Pema Lingpa (1450-1521), the formost “Treasure Revealer” and the fourth of the “Five Kings of Treasure Discovery,” had an aptitude for self-learning which his followers attribute to the spiritual and intellectual achievements in his previous incarnations [specifically the great philosopher-saint Longchenpa (1308-63)]. He was a blacksmith and metalworker who made many important ritual items at his workshop in Northern Bumthang. He is noted for discovering many hidden treasure texts [such as The Quintessence of the Secrets of Clear Expanse (Klong gsal gsang ba snying bcud)], revealing visionary instructions for ritual sacred dances such as those for the five classes of dãkinïs (mkha’ ‘gro sde Inga), publicly extracting a Buddha statue and a sealed skull from a deep river pool, and illuminating cycles of religious rituals and meditation instructions. These treasures are said to have been buried and entrusted to the guardian spirits by Padmasambhava and his disciples, to be revealed at an appropriate time by the destined treasure discoverer. He ultimately revealed more that 50 treasures, all previously hidden by Guru Rinpoche. In addition to the many earth treasures he discovered, he also imparted a rich legacy of mind treasures as evinced by his visionary trances and dream journeys, which were considered no less real than actual life and thus as tangible events in Pema Lingpa’s existence. Here he carries a long-life vase and sits in meditation on cushions on a throne.

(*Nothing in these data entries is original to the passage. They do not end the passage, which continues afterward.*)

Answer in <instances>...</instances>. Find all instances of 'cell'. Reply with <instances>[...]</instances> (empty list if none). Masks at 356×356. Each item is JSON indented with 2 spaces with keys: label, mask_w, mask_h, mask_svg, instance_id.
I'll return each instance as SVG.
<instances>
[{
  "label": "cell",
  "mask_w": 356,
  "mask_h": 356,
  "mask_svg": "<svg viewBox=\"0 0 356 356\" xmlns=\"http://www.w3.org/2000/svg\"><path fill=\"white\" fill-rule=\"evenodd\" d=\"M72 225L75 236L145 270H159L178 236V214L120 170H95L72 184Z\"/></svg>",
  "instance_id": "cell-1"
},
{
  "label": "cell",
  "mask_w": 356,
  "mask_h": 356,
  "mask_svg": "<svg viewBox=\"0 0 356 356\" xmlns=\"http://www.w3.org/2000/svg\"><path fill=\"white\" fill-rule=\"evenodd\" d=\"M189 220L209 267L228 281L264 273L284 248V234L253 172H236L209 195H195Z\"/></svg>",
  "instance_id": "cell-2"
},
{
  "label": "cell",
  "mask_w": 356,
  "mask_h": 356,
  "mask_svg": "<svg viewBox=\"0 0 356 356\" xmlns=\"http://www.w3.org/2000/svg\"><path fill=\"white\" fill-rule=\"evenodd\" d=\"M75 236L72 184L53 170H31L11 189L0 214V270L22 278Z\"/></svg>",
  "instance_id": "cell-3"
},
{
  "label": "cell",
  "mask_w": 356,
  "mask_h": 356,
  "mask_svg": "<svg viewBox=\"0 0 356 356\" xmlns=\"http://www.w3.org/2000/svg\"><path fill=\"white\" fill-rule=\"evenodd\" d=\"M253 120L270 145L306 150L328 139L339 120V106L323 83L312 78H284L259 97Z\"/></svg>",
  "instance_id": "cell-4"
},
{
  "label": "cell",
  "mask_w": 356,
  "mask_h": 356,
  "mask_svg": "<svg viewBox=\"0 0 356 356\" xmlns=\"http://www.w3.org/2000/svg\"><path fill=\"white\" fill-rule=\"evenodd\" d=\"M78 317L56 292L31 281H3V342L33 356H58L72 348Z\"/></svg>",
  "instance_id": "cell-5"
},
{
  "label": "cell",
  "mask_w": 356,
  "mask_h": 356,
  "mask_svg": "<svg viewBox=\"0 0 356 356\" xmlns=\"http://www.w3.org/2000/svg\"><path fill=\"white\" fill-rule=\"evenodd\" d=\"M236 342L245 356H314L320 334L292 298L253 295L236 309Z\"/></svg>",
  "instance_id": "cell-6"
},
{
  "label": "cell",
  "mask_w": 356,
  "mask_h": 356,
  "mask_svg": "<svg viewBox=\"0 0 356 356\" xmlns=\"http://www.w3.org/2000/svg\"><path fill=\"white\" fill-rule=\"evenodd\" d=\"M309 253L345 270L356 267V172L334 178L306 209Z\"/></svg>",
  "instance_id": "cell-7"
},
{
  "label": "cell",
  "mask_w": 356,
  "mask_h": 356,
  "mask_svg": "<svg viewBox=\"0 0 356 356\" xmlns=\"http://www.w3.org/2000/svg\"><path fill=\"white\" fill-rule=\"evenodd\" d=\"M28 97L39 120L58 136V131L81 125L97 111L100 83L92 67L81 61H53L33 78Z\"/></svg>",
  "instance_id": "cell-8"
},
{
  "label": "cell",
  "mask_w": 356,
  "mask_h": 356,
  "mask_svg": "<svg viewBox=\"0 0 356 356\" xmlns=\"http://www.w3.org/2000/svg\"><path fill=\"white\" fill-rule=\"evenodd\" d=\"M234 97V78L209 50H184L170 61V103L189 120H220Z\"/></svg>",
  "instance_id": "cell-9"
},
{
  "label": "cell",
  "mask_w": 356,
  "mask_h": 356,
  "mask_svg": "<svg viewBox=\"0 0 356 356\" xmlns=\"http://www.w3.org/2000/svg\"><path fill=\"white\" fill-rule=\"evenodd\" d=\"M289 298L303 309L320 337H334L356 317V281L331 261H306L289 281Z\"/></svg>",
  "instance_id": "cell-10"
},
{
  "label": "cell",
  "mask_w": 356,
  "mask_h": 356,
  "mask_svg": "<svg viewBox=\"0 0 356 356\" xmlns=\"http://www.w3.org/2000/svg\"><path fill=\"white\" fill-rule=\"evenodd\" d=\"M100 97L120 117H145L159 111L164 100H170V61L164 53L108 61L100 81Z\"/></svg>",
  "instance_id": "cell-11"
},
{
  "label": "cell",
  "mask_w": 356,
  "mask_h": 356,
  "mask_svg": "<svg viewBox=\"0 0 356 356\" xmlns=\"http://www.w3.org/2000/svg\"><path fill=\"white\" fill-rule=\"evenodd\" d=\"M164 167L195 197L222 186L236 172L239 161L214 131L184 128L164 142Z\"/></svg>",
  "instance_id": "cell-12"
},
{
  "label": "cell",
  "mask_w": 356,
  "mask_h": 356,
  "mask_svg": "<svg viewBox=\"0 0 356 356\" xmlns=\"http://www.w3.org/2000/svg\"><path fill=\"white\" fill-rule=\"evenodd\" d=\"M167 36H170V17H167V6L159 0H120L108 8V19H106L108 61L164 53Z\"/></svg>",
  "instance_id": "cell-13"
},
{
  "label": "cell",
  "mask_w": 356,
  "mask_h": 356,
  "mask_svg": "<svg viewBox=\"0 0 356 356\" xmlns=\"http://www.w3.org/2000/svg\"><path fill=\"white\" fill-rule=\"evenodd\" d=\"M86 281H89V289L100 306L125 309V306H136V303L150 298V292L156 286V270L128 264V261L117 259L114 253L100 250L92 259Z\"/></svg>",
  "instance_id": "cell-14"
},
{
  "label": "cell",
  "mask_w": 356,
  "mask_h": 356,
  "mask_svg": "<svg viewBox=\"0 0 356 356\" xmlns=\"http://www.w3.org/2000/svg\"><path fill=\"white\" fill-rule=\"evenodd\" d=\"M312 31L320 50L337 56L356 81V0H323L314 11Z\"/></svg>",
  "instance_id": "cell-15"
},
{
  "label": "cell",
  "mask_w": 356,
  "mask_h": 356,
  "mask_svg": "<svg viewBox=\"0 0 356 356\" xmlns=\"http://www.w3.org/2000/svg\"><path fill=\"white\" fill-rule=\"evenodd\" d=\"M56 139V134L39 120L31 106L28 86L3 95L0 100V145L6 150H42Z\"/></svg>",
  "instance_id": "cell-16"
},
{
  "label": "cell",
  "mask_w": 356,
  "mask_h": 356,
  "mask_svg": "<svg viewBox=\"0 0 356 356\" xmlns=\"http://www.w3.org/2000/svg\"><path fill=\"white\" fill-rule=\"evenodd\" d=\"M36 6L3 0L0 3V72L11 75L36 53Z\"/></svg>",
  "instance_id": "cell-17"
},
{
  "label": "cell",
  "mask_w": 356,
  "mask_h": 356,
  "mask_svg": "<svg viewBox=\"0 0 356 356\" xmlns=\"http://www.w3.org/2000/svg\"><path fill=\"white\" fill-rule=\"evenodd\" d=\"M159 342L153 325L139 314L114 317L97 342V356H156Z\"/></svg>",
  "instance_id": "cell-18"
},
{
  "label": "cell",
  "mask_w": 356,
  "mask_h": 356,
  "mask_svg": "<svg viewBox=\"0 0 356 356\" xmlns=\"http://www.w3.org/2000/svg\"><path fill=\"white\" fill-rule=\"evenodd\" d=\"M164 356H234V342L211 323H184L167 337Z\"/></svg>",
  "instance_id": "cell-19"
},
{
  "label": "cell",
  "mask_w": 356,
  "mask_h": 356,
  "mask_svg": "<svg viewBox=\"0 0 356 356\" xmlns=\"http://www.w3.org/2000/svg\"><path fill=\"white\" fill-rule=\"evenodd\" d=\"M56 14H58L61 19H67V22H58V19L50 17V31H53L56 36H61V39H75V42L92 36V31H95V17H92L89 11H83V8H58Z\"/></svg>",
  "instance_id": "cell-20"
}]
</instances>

On the altar table before him are his drum, box of sacred substances, bell, cup stand, skull cup, phurba on a triangular stand, and dorje (thunderbolt).

Drukpa Kunley (1455-1529), the “Divine Madman”, was one of the most colorful and beloved teachers of the Kagyu faith in Bhutan, famous for his unorthodox way of propagating the teachings and for his earthy humor. He was born in Tibet but spent a long time in Bhutan, where he became the subject of many colorful and sometimes racy stories, renowned for his fondness of women and strong drink. He sits on an animal’s skin, often wearing an antelope skin across his torso as befitting an ascetic, playing the dramyen [a lute-like stringed musical instrument] with deep concentration. He married a Bhutanese wife, one of his numerous female disciples, and founded an important Bhutanese lineage that includes Bhutan’s fourth civil ruler. He is directly associated with the Chimi Lhakhang temple in Punakha where many famous relics, his personal effects and scriptures reside.

Zhabdrung Ngawang Namgyal (1594-1651) was the great unifier of Bhutan as a religious state in the 17th century and one of the most hallowed “three [religious] gems of Bhutan” [the other two being Buddha Sakyamuni and Padmasambhava]. Around 1616 he came to Bhutan from Ralung in southern Tibet after a bitter conflict over his succession as the Chief Abbot of Ralung Monastery. He accepted an invitation to Bhutan offered by followers of the Drukpa Kagyu school, gradually consolidating his power in western Bhutan over the course of the next ten years. From there he spread his influence into central and eastern portions of the country. He is shown with a long pointed dark beard reaching down to his belt or waist, and in later depictions he is seen wearing a meditation belt or band under his upper monks robe. He is often shown holding a long-life vase and wearing the ceremonial Drukpa Kagyu headdress (gomsha). His death was keep a state secret for 56 years during which time he was treated as if he were alive and in retreat, served by two attendants.